Currently, UConn just "strongly discourages" romantic and sexual relationships between faculty and student or between supervisor and employee. University spokeswoman Stephanie Reitz confirmed they are looking to change that policy language for the upcoming academic year, but insisted it's not because of Miller.

"It was already in the works several months before this administration learned in February of the allegations against Professor Miller," Reitz told The Huffington Post on Friday, "and that case isn’t related to this initiative."

UConn first confirmed on July 16 they were considering changing the student-faculty relationship guidelines.

The university was already reviewing and considering updates and modifications to its policy statement on harassment, and examining romantic relationship policies at peer institutions, Reitz said. The university settled on a policy that would prohibit certain romantic relationships "between a faculty/staff member and any undergraduate; between faculty/staff and any graduate student over whom they have authority (such as if they’re a graduate student’s adviser, instructor, etc.); and between supervisors and their employees."

UConn administrators are currently in the process of finalizing the policy in light of that feedback, Reitz said. The proposed policy will receive a vote by the university's Board of Trustees in August or September.

UConn already implemented a new policy broadening the number of employees required to report sexual assaults, which was changed in 2012 in response to the Penn State-Jerry Sandusky scandal, the Hartford Courant reports.

Cynara Stites, a former clinical social worker at the UConn Student Mental Health Service, said she has pushed for a ban on relationships between graduate students and faculty for 25 years. A UConn attorney insisted to Stites "that a university cannot prohibit relationships between consenting adults."

"I am pleased that the university's board of trustees will soon vote on a real consensual sexual relationship policy that will prohibit a sexual relationship between a professor and a graduate student over whom the professor has some authority," Stites wrote in a Courant op-ed.

However, Stites wrote that faculty members and undergraduates should still be able to have sex with each other:

A more significant problem with the proposed ban is that it violates a professor's right to privacy and First Amendment right to freedom of association when the professor has no authority over his student-lover.
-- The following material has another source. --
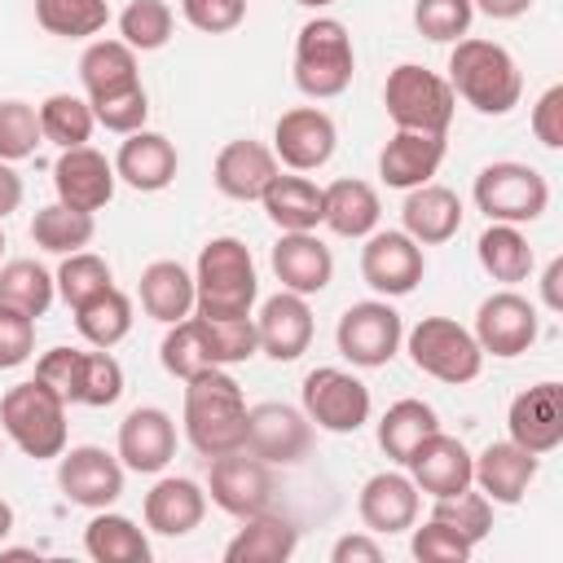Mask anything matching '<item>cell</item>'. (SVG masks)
<instances>
[{"mask_svg": "<svg viewBox=\"0 0 563 563\" xmlns=\"http://www.w3.org/2000/svg\"><path fill=\"white\" fill-rule=\"evenodd\" d=\"M172 4L167 0H132L123 13H119V35L128 48L136 53H154L172 40Z\"/></svg>", "mask_w": 563, "mask_h": 563, "instance_id": "obj_44", "label": "cell"}, {"mask_svg": "<svg viewBox=\"0 0 563 563\" xmlns=\"http://www.w3.org/2000/svg\"><path fill=\"white\" fill-rule=\"evenodd\" d=\"M79 79H84L88 101L141 84V75H136V48H128L123 40H92L84 48V57H79Z\"/></svg>", "mask_w": 563, "mask_h": 563, "instance_id": "obj_34", "label": "cell"}, {"mask_svg": "<svg viewBox=\"0 0 563 563\" xmlns=\"http://www.w3.org/2000/svg\"><path fill=\"white\" fill-rule=\"evenodd\" d=\"M119 396H123V365L110 356V347L84 352V396H79V405L106 409Z\"/></svg>", "mask_w": 563, "mask_h": 563, "instance_id": "obj_51", "label": "cell"}, {"mask_svg": "<svg viewBox=\"0 0 563 563\" xmlns=\"http://www.w3.org/2000/svg\"><path fill=\"white\" fill-rule=\"evenodd\" d=\"M330 559H334V563H378V559H383V545H378L374 537H365V532H347V537L334 541Z\"/></svg>", "mask_w": 563, "mask_h": 563, "instance_id": "obj_56", "label": "cell"}, {"mask_svg": "<svg viewBox=\"0 0 563 563\" xmlns=\"http://www.w3.org/2000/svg\"><path fill=\"white\" fill-rule=\"evenodd\" d=\"M427 273V255L422 246L405 233V229H383V233H369L365 246H361V277L374 295L383 299H400L409 295Z\"/></svg>", "mask_w": 563, "mask_h": 563, "instance_id": "obj_13", "label": "cell"}, {"mask_svg": "<svg viewBox=\"0 0 563 563\" xmlns=\"http://www.w3.org/2000/svg\"><path fill=\"white\" fill-rule=\"evenodd\" d=\"M176 167H180V154L176 145L163 136V132H128V141L119 145L114 154V176L141 194H158L176 180Z\"/></svg>", "mask_w": 563, "mask_h": 563, "instance_id": "obj_24", "label": "cell"}, {"mask_svg": "<svg viewBox=\"0 0 563 563\" xmlns=\"http://www.w3.org/2000/svg\"><path fill=\"white\" fill-rule=\"evenodd\" d=\"M260 295L255 260L242 238H211L194 268V312L202 317H251Z\"/></svg>", "mask_w": 563, "mask_h": 563, "instance_id": "obj_3", "label": "cell"}, {"mask_svg": "<svg viewBox=\"0 0 563 563\" xmlns=\"http://www.w3.org/2000/svg\"><path fill=\"white\" fill-rule=\"evenodd\" d=\"M378 194L369 180H356V176H343L334 185L321 189V224L339 238H369L378 229Z\"/></svg>", "mask_w": 563, "mask_h": 563, "instance_id": "obj_30", "label": "cell"}, {"mask_svg": "<svg viewBox=\"0 0 563 563\" xmlns=\"http://www.w3.org/2000/svg\"><path fill=\"white\" fill-rule=\"evenodd\" d=\"M532 136L545 150H559L563 145V84H550L537 97V106H532Z\"/></svg>", "mask_w": 563, "mask_h": 563, "instance_id": "obj_55", "label": "cell"}, {"mask_svg": "<svg viewBox=\"0 0 563 563\" xmlns=\"http://www.w3.org/2000/svg\"><path fill=\"white\" fill-rule=\"evenodd\" d=\"M273 273L282 282V290L295 295H321L334 277V255L317 233H282L273 246Z\"/></svg>", "mask_w": 563, "mask_h": 563, "instance_id": "obj_25", "label": "cell"}, {"mask_svg": "<svg viewBox=\"0 0 563 563\" xmlns=\"http://www.w3.org/2000/svg\"><path fill=\"white\" fill-rule=\"evenodd\" d=\"M84 550L97 563H150V541L145 532L114 510H97L92 523L84 528Z\"/></svg>", "mask_w": 563, "mask_h": 563, "instance_id": "obj_35", "label": "cell"}, {"mask_svg": "<svg viewBox=\"0 0 563 563\" xmlns=\"http://www.w3.org/2000/svg\"><path fill=\"white\" fill-rule=\"evenodd\" d=\"M211 176H216V189H220L224 198L251 202V198H260V194L268 189V180L277 176V154H273L264 141L242 136V141H229V145L216 154Z\"/></svg>", "mask_w": 563, "mask_h": 563, "instance_id": "obj_26", "label": "cell"}, {"mask_svg": "<svg viewBox=\"0 0 563 563\" xmlns=\"http://www.w3.org/2000/svg\"><path fill=\"white\" fill-rule=\"evenodd\" d=\"M158 361H163V369H167L172 378H180V383L194 378V374H202V369H216L211 347H207V339H202L194 312H189L185 321H172V325H167V334H163V343H158Z\"/></svg>", "mask_w": 563, "mask_h": 563, "instance_id": "obj_43", "label": "cell"}, {"mask_svg": "<svg viewBox=\"0 0 563 563\" xmlns=\"http://www.w3.org/2000/svg\"><path fill=\"white\" fill-rule=\"evenodd\" d=\"M295 545H299V528L282 515L260 510V515L242 519L238 537L224 545V559L229 563H286L295 554Z\"/></svg>", "mask_w": 563, "mask_h": 563, "instance_id": "obj_31", "label": "cell"}, {"mask_svg": "<svg viewBox=\"0 0 563 563\" xmlns=\"http://www.w3.org/2000/svg\"><path fill=\"white\" fill-rule=\"evenodd\" d=\"M537 471H541V457L537 453L519 449L515 440H493L471 462V484L488 501H497V506H519L523 493H528V484L537 479Z\"/></svg>", "mask_w": 563, "mask_h": 563, "instance_id": "obj_20", "label": "cell"}, {"mask_svg": "<svg viewBox=\"0 0 563 563\" xmlns=\"http://www.w3.org/2000/svg\"><path fill=\"white\" fill-rule=\"evenodd\" d=\"M0 255H4V229H0Z\"/></svg>", "mask_w": 563, "mask_h": 563, "instance_id": "obj_62", "label": "cell"}, {"mask_svg": "<svg viewBox=\"0 0 563 563\" xmlns=\"http://www.w3.org/2000/svg\"><path fill=\"white\" fill-rule=\"evenodd\" d=\"M35 22L62 40H88L106 31L110 4L106 0H35Z\"/></svg>", "mask_w": 563, "mask_h": 563, "instance_id": "obj_42", "label": "cell"}, {"mask_svg": "<svg viewBox=\"0 0 563 563\" xmlns=\"http://www.w3.org/2000/svg\"><path fill=\"white\" fill-rule=\"evenodd\" d=\"M242 449L268 466H295L312 453V422L295 405L264 400V405L246 409V444Z\"/></svg>", "mask_w": 563, "mask_h": 563, "instance_id": "obj_11", "label": "cell"}, {"mask_svg": "<svg viewBox=\"0 0 563 563\" xmlns=\"http://www.w3.org/2000/svg\"><path fill=\"white\" fill-rule=\"evenodd\" d=\"M471 449L457 435L431 431L413 453H409V479L418 484V493L427 497H453L462 488H471Z\"/></svg>", "mask_w": 563, "mask_h": 563, "instance_id": "obj_21", "label": "cell"}, {"mask_svg": "<svg viewBox=\"0 0 563 563\" xmlns=\"http://www.w3.org/2000/svg\"><path fill=\"white\" fill-rule=\"evenodd\" d=\"M431 519L449 523V528L462 532L471 545H479V541L493 532V501H488L484 493H475V484H471V488H462V493H453V497H435Z\"/></svg>", "mask_w": 563, "mask_h": 563, "instance_id": "obj_46", "label": "cell"}, {"mask_svg": "<svg viewBox=\"0 0 563 563\" xmlns=\"http://www.w3.org/2000/svg\"><path fill=\"white\" fill-rule=\"evenodd\" d=\"M176 457V422L158 405H136L119 422V462L136 475H158Z\"/></svg>", "mask_w": 563, "mask_h": 563, "instance_id": "obj_19", "label": "cell"}, {"mask_svg": "<svg viewBox=\"0 0 563 563\" xmlns=\"http://www.w3.org/2000/svg\"><path fill=\"white\" fill-rule=\"evenodd\" d=\"M35 352V317L0 303V369L22 365Z\"/></svg>", "mask_w": 563, "mask_h": 563, "instance_id": "obj_54", "label": "cell"}, {"mask_svg": "<svg viewBox=\"0 0 563 563\" xmlns=\"http://www.w3.org/2000/svg\"><path fill=\"white\" fill-rule=\"evenodd\" d=\"M22 207V176L13 172V163H0V220L13 216Z\"/></svg>", "mask_w": 563, "mask_h": 563, "instance_id": "obj_57", "label": "cell"}, {"mask_svg": "<svg viewBox=\"0 0 563 563\" xmlns=\"http://www.w3.org/2000/svg\"><path fill=\"white\" fill-rule=\"evenodd\" d=\"M295 4H303V9H325V4H334V0H295Z\"/></svg>", "mask_w": 563, "mask_h": 563, "instance_id": "obj_61", "label": "cell"}, {"mask_svg": "<svg viewBox=\"0 0 563 563\" xmlns=\"http://www.w3.org/2000/svg\"><path fill=\"white\" fill-rule=\"evenodd\" d=\"M75 312V330L92 343V347H114L128 339L132 330V299L119 286H106L101 295H92L88 303L70 308Z\"/></svg>", "mask_w": 563, "mask_h": 563, "instance_id": "obj_39", "label": "cell"}, {"mask_svg": "<svg viewBox=\"0 0 563 563\" xmlns=\"http://www.w3.org/2000/svg\"><path fill=\"white\" fill-rule=\"evenodd\" d=\"M180 13L194 31H207V35H229L242 26L246 18V0H180Z\"/></svg>", "mask_w": 563, "mask_h": 563, "instance_id": "obj_53", "label": "cell"}, {"mask_svg": "<svg viewBox=\"0 0 563 563\" xmlns=\"http://www.w3.org/2000/svg\"><path fill=\"white\" fill-rule=\"evenodd\" d=\"M356 510H361V523L378 537L409 532L413 519H418V484L400 471H378L361 484Z\"/></svg>", "mask_w": 563, "mask_h": 563, "instance_id": "obj_23", "label": "cell"}, {"mask_svg": "<svg viewBox=\"0 0 563 563\" xmlns=\"http://www.w3.org/2000/svg\"><path fill=\"white\" fill-rule=\"evenodd\" d=\"M559 282H563V260L554 255V260L545 264V277H541V299H545V308H550V312H559V308H563V290H559Z\"/></svg>", "mask_w": 563, "mask_h": 563, "instance_id": "obj_58", "label": "cell"}, {"mask_svg": "<svg viewBox=\"0 0 563 563\" xmlns=\"http://www.w3.org/2000/svg\"><path fill=\"white\" fill-rule=\"evenodd\" d=\"M0 427L26 457H35V462L62 457V449H66V400L53 396L40 378L18 383L0 400Z\"/></svg>", "mask_w": 563, "mask_h": 563, "instance_id": "obj_5", "label": "cell"}, {"mask_svg": "<svg viewBox=\"0 0 563 563\" xmlns=\"http://www.w3.org/2000/svg\"><path fill=\"white\" fill-rule=\"evenodd\" d=\"M57 484L75 506L106 510L123 497V462H119V453H106L97 444H75L70 453L62 449Z\"/></svg>", "mask_w": 563, "mask_h": 563, "instance_id": "obj_15", "label": "cell"}, {"mask_svg": "<svg viewBox=\"0 0 563 563\" xmlns=\"http://www.w3.org/2000/svg\"><path fill=\"white\" fill-rule=\"evenodd\" d=\"M185 435L202 457L238 453L246 444V396L224 365L185 378Z\"/></svg>", "mask_w": 563, "mask_h": 563, "instance_id": "obj_1", "label": "cell"}, {"mask_svg": "<svg viewBox=\"0 0 563 563\" xmlns=\"http://www.w3.org/2000/svg\"><path fill=\"white\" fill-rule=\"evenodd\" d=\"M440 163H444V136L396 128V136L378 154V176L391 189H413V185H427L440 172Z\"/></svg>", "mask_w": 563, "mask_h": 563, "instance_id": "obj_28", "label": "cell"}, {"mask_svg": "<svg viewBox=\"0 0 563 563\" xmlns=\"http://www.w3.org/2000/svg\"><path fill=\"white\" fill-rule=\"evenodd\" d=\"M141 515H145V528L150 532H158V537H185V532H194L202 523L207 493L194 479H185V475H167V479H158L145 493Z\"/></svg>", "mask_w": 563, "mask_h": 563, "instance_id": "obj_27", "label": "cell"}, {"mask_svg": "<svg viewBox=\"0 0 563 563\" xmlns=\"http://www.w3.org/2000/svg\"><path fill=\"white\" fill-rule=\"evenodd\" d=\"M44 141L40 132V110L31 101H0V163H18V158H31L35 145Z\"/></svg>", "mask_w": 563, "mask_h": 563, "instance_id": "obj_47", "label": "cell"}, {"mask_svg": "<svg viewBox=\"0 0 563 563\" xmlns=\"http://www.w3.org/2000/svg\"><path fill=\"white\" fill-rule=\"evenodd\" d=\"M35 378L53 396H62L66 405H79V396H84V352L79 347H48L35 361Z\"/></svg>", "mask_w": 563, "mask_h": 563, "instance_id": "obj_50", "label": "cell"}, {"mask_svg": "<svg viewBox=\"0 0 563 563\" xmlns=\"http://www.w3.org/2000/svg\"><path fill=\"white\" fill-rule=\"evenodd\" d=\"M97 233V220L92 211H75L66 202H48L35 211L31 220V242L48 255H70V251H84Z\"/></svg>", "mask_w": 563, "mask_h": 563, "instance_id": "obj_38", "label": "cell"}, {"mask_svg": "<svg viewBox=\"0 0 563 563\" xmlns=\"http://www.w3.org/2000/svg\"><path fill=\"white\" fill-rule=\"evenodd\" d=\"M471 18H475L471 0H413V26L435 44H457L471 31Z\"/></svg>", "mask_w": 563, "mask_h": 563, "instance_id": "obj_48", "label": "cell"}, {"mask_svg": "<svg viewBox=\"0 0 563 563\" xmlns=\"http://www.w3.org/2000/svg\"><path fill=\"white\" fill-rule=\"evenodd\" d=\"M409 550H413V559H422V563H462V559H471L475 545H471L462 532H453L449 523L427 519L422 528H413Z\"/></svg>", "mask_w": 563, "mask_h": 563, "instance_id": "obj_52", "label": "cell"}, {"mask_svg": "<svg viewBox=\"0 0 563 563\" xmlns=\"http://www.w3.org/2000/svg\"><path fill=\"white\" fill-rule=\"evenodd\" d=\"M400 220L418 246H440L462 229V198L449 185H413L400 207Z\"/></svg>", "mask_w": 563, "mask_h": 563, "instance_id": "obj_29", "label": "cell"}, {"mask_svg": "<svg viewBox=\"0 0 563 563\" xmlns=\"http://www.w3.org/2000/svg\"><path fill=\"white\" fill-rule=\"evenodd\" d=\"M88 106H92V119H97L106 132H119V136L141 132L145 119H150V97H145L141 84H132V88H123V92H110V97H92Z\"/></svg>", "mask_w": 563, "mask_h": 563, "instance_id": "obj_49", "label": "cell"}, {"mask_svg": "<svg viewBox=\"0 0 563 563\" xmlns=\"http://www.w3.org/2000/svg\"><path fill=\"white\" fill-rule=\"evenodd\" d=\"M268 220L282 233H312L321 224V189L308 176H273L268 189L260 194Z\"/></svg>", "mask_w": 563, "mask_h": 563, "instance_id": "obj_33", "label": "cell"}, {"mask_svg": "<svg viewBox=\"0 0 563 563\" xmlns=\"http://www.w3.org/2000/svg\"><path fill=\"white\" fill-rule=\"evenodd\" d=\"M334 145H339L334 119L325 110H317V106H295L273 128V154L290 172H317V167H325L330 154H334Z\"/></svg>", "mask_w": 563, "mask_h": 563, "instance_id": "obj_16", "label": "cell"}, {"mask_svg": "<svg viewBox=\"0 0 563 563\" xmlns=\"http://www.w3.org/2000/svg\"><path fill=\"white\" fill-rule=\"evenodd\" d=\"M440 431V418L427 400H396L383 418H378V449L391 457V462H409V453L431 435Z\"/></svg>", "mask_w": 563, "mask_h": 563, "instance_id": "obj_37", "label": "cell"}, {"mask_svg": "<svg viewBox=\"0 0 563 563\" xmlns=\"http://www.w3.org/2000/svg\"><path fill=\"white\" fill-rule=\"evenodd\" d=\"M479 13H488V18H497V22H510V18H519V13H528L532 9V0H471Z\"/></svg>", "mask_w": 563, "mask_h": 563, "instance_id": "obj_59", "label": "cell"}, {"mask_svg": "<svg viewBox=\"0 0 563 563\" xmlns=\"http://www.w3.org/2000/svg\"><path fill=\"white\" fill-rule=\"evenodd\" d=\"M53 282H57V295H62L70 308H79V303H88L92 295H101L106 286H114L110 264H106L101 255H92V251H70V255H62V268L53 273Z\"/></svg>", "mask_w": 563, "mask_h": 563, "instance_id": "obj_45", "label": "cell"}, {"mask_svg": "<svg viewBox=\"0 0 563 563\" xmlns=\"http://www.w3.org/2000/svg\"><path fill=\"white\" fill-rule=\"evenodd\" d=\"M114 163L92 150V145H75L62 150L53 163V185H57V202L75 207V211H101L114 198Z\"/></svg>", "mask_w": 563, "mask_h": 563, "instance_id": "obj_18", "label": "cell"}, {"mask_svg": "<svg viewBox=\"0 0 563 563\" xmlns=\"http://www.w3.org/2000/svg\"><path fill=\"white\" fill-rule=\"evenodd\" d=\"M506 427H510V440L528 453H554L563 444V383H532L528 391H519L510 400V413H506Z\"/></svg>", "mask_w": 563, "mask_h": 563, "instance_id": "obj_17", "label": "cell"}, {"mask_svg": "<svg viewBox=\"0 0 563 563\" xmlns=\"http://www.w3.org/2000/svg\"><path fill=\"white\" fill-rule=\"evenodd\" d=\"M369 405H374L369 387L339 365H317L303 378V413L321 431H334V435L361 431L369 422Z\"/></svg>", "mask_w": 563, "mask_h": 563, "instance_id": "obj_9", "label": "cell"}, {"mask_svg": "<svg viewBox=\"0 0 563 563\" xmlns=\"http://www.w3.org/2000/svg\"><path fill=\"white\" fill-rule=\"evenodd\" d=\"M141 308L145 317L172 325L194 312V273L176 260H154L141 273Z\"/></svg>", "mask_w": 563, "mask_h": 563, "instance_id": "obj_32", "label": "cell"}, {"mask_svg": "<svg viewBox=\"0 0 563 563\" xmlns=\"http://www.w3.org/2000/svg\"><path fill=\"white\" fill-rule=\"evenodd\" d=\"M537 330H541L537 308L515 290H497L475 308V330L471 334H475L484 356L493 352V356L510 361V356H523L537 343Z\"/></svg>", "mask_w": 563, "mask_h": 563, "instance_id": "obj_14", "label": "cell"}, {"mask_svg": "<svg viewBox=\"0 0 563 563\" xmlns=\"http://www.w3.org/2000/svg\"><path fill=\"white\" fill-rule=\"evenodd\" d=\"M53 295H57V282H53V273L44 264H35V260L0 264V303L22 308L26 317H44Z\"/></svg>", "mask_w": 563, "mask_h": 563, "instance_id": "obj_40", "label": "cell"}, {"mask_svg": "<svg viewBox=\"0 0 563 563\" xmlns=\"http://www.w3.org/2000/svg\"><path fill=\"white\" fill-rule=\"evenodd\" d=\"M383 106L391 114V123L400 132H431V136H444L449 123H453V88L444 75L418 66V62H400L387 84H383Z\"/></svg>", "mask_w": 563, "mask_h": 563, "instance_id": "obj_6", "label": "cell"}, {"mask_svg": "<svg viewBox=\"0 0 563 563\" xmlns=\"http://www.w3.org/2000/svg\"><path fill=\"white\" fill-rule=\"evenodd\" d=\"M475 251H479L484 273H488L493 282H506V286L523 282V277L532 273V264H537V255H532L528 238L519 233V224H497V220H493V224L479 233Z\"/></svg>", "mask_w": 563, "mask_h": 563, "instance_id": "obj_36", "label": "cell"}, {"mask_svg": "<svg viewBox=\"0 0 563 563\" xmlns=\"http://www.w3.org/2000/svg\"><path fill=\"white\" fill-rule=\"evenodd\" d=\"M211 475H207V493L211 501L233 515V519H246V515H260L268 510L273 501V466L260 462L255 453L238 449V453H220V457H207Z\"/></svg>", "mask_w": 563, "mask_h": 563, "instance_id": "obj_12", "label": "cell"}, {"mask_svg": "<svg viewBox=\"0 0 563 563\" xmlns=\"http://www.w3.org/2000/svg\"><path fill=\"white\" fill-rule=\"evenodd\" d=\"M97 119H92V106L75 92H53L40 101V132L44 141H53L57 150H75V145H88Z\"/></svg>", "mask_w": 563, "mask_h": 563, "instance_id": "obj_41", "label": "cell"}, {"mask_svg": "<svg viewBox=\"0 0 563 563\" xmlns=\"http://www.w3.org/2000/svg\"><path fill=\"white\" fill-rule=\"evenodd\" d=\"M255 334H260V352H268L273 361H299L312 343L308 299L295 290H277L273 299H264V308L255 317Z\"/></svg>", "mask_w": 563, "mask_h": 563, "instance_id": "obj_22", "label": "cell"}, {"mask_svg": "<svg viewBox=\"0 0 563 563\" xmlns=\"http://www.w3.org/2000/svg\"><path fill=\"white\" fill-rule=\"evenodd\" d=\"M9 532H13V506H9L4 497H0V541H4Z\"/></svg>", "mask_w": 563, "mask_h": 563, "instance_id": "obj_60", "label": "cell"}, {"mask_svg": "<svg viewBox=\"0 0 563 563\" xmlns=\"http://www.w3.org/2000/svg\"><path fill=\"white\" fill-rule=\"evenodd\" d=\"M405 352L422 374H431L449 387L475 383L484 369V352H479L475 334L466 325H457L453 317H422L405 334Z\"/></svg>", "mask_w": 563, "mask_h": 563, "instance_id": "obj_7", "label": "cell"}, {"mask_svg": "<svg viewBox=\"0 0 563 563\" xmlns=\"http://www.w3.org/2000/svg\"><path fill=\"white\" fill-rule=\"evenodd\" d=\"M356 70V53H352V35L339 18H312L299 26L295 40V84L303 97L312 101H330L339 92H347Z\"/></svg>", "mask_w": 563, "mask_h": 563, "instance_id": "obj_4", "label": "cell"}, {"mask_svg": "<svg viewBox=\"0 0 563 563\" xmlns=\"http://www.w3.org/2000/svg\"><path fill=\"white\" fill-rule=\"evenodd\" d=\"M449 88L479 114H510L523 97V75L501 44L462 35L449 53Z\"/></svg>", "mask_w": 563, "mask_h": 563, "instance_id": "obj_2", "label": "cell"}, {"mask_svg": "<svg viewBox=\"0 0 563 563\" xmlns=\"http://www.w3.org/2000/svg\"><path fill=\"white\" fill-rule=\"evenodd\" d=\"M334 343H339V352H343L352 365L378 369V365H387V361L400 352V343H405L400 312H396L387 299H361V303H352V308L339 317Z\"/></svg>", "mask_w": 563, "mask_h": 563, "instance_id": "obj_10", "label": "cell"}, {"mask_svg": "<svg viewBox=\"0 0 563 563\" xmlns=\"http://www.w3.org/2000/svg\"><path fill=\"white\" fill-rule=\"evenodd\" d=\"M475 207L497 224H528V220L545 216L550 185L537 167L501 158V163H488L475 176Z\"/></svg>", "mask_w": 563, "mask_h": 563, "instance_id": "obj_8", "label": "cell"}]
</instances>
What if an engineering professor were dating a nursing student whom he will never teach, grade or supervise? What about an English professor who refrains from teaching or advising an undergraduate who is his wife in order to comply with the university's nepotism policy, but is still violating the consensual sexual relationship policy because his wife is an undergraduate? A university that tries to prohibit such a relationship could easily find itself on the losing side of a civil lawsuit.

Reitz told HuffPost the UConn administration recognizes "that these areas are complex," and they are are still developing the final language.

"Our goal is to craft a pragmatic policy that takes special circumstances into account," Reitz said. "Such as, for instance, when a faculty member’s adult spouse is pursuing a degree, or when employees with no supervisory power over one another embark on a relationship."